Stated problem | Repeat all of the material below word for word, leaving out the pictures.

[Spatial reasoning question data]
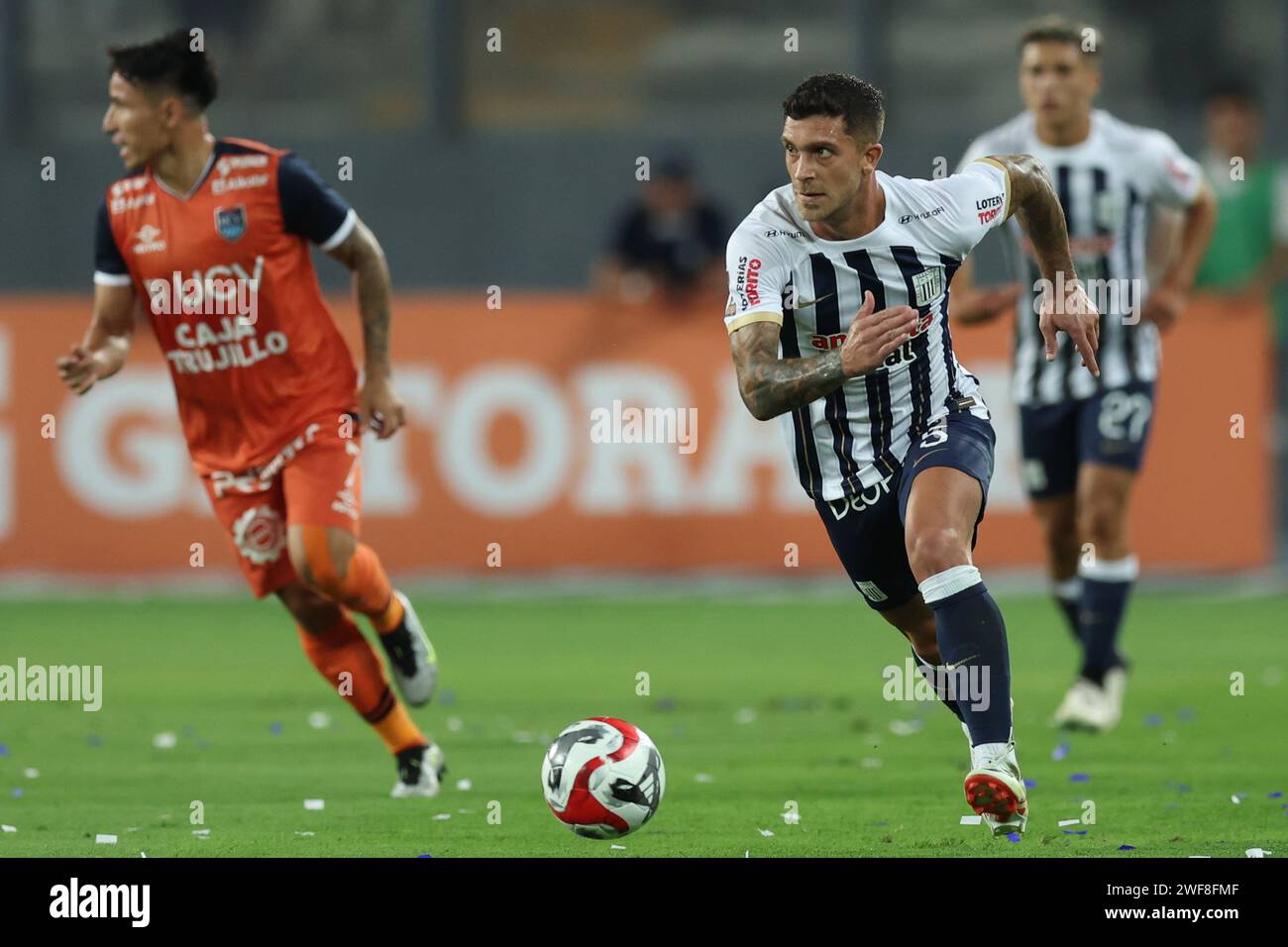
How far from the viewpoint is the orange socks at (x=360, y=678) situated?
7.00 metres

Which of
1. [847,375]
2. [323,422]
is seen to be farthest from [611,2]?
[847,375]

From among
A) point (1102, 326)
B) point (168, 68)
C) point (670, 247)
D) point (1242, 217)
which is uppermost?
point (670, 247)

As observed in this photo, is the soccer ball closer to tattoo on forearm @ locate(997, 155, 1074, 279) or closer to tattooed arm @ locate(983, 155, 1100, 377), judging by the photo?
tattooed arm @ locate(983, 155, 1100, 377)

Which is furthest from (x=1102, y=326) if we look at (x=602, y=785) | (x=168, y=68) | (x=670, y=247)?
(x=670, y=247)

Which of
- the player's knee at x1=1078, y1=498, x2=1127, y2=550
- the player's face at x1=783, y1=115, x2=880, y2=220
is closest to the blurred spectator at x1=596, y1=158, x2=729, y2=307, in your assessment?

Reply to the task |
How far from the viewpoint is the orange socks at (x=360, y=678) situated?
7.00 metres

Which of
1. [847,375]
2. [323,422]
is seen to be farthest from [611,2]?
[847,375]

From among
A) point (1102, 326)
B) point (168, 68)
C) point (670, 247)
D) point (1242, 217)
which is uppermost?
point (670, 247)

As observed in this photo, is the soccer ball closer to tattoo on forearm @ locate(997, 155, 1074, 279) or closer to tattooed arm @ locate(983, 155, 1100, 377), judging by the photo?
tattooed arm @ locate(983, 155, 1100, 377)

Which is furthest from (x=1102, y=326) if we look at (x=602, y=785) | (x=168, y=68) | (x=670, y=247)?
(x=670, y=247)

Which of
- the player's knee at x1=1078, y1=498, x2=1127, y2=550
- the player's face at x1=783, y1=115, x2=880, y2=220
is closest to the blurred spectator at x1=596, y1=158, x2=729, y2=307, in your assessment?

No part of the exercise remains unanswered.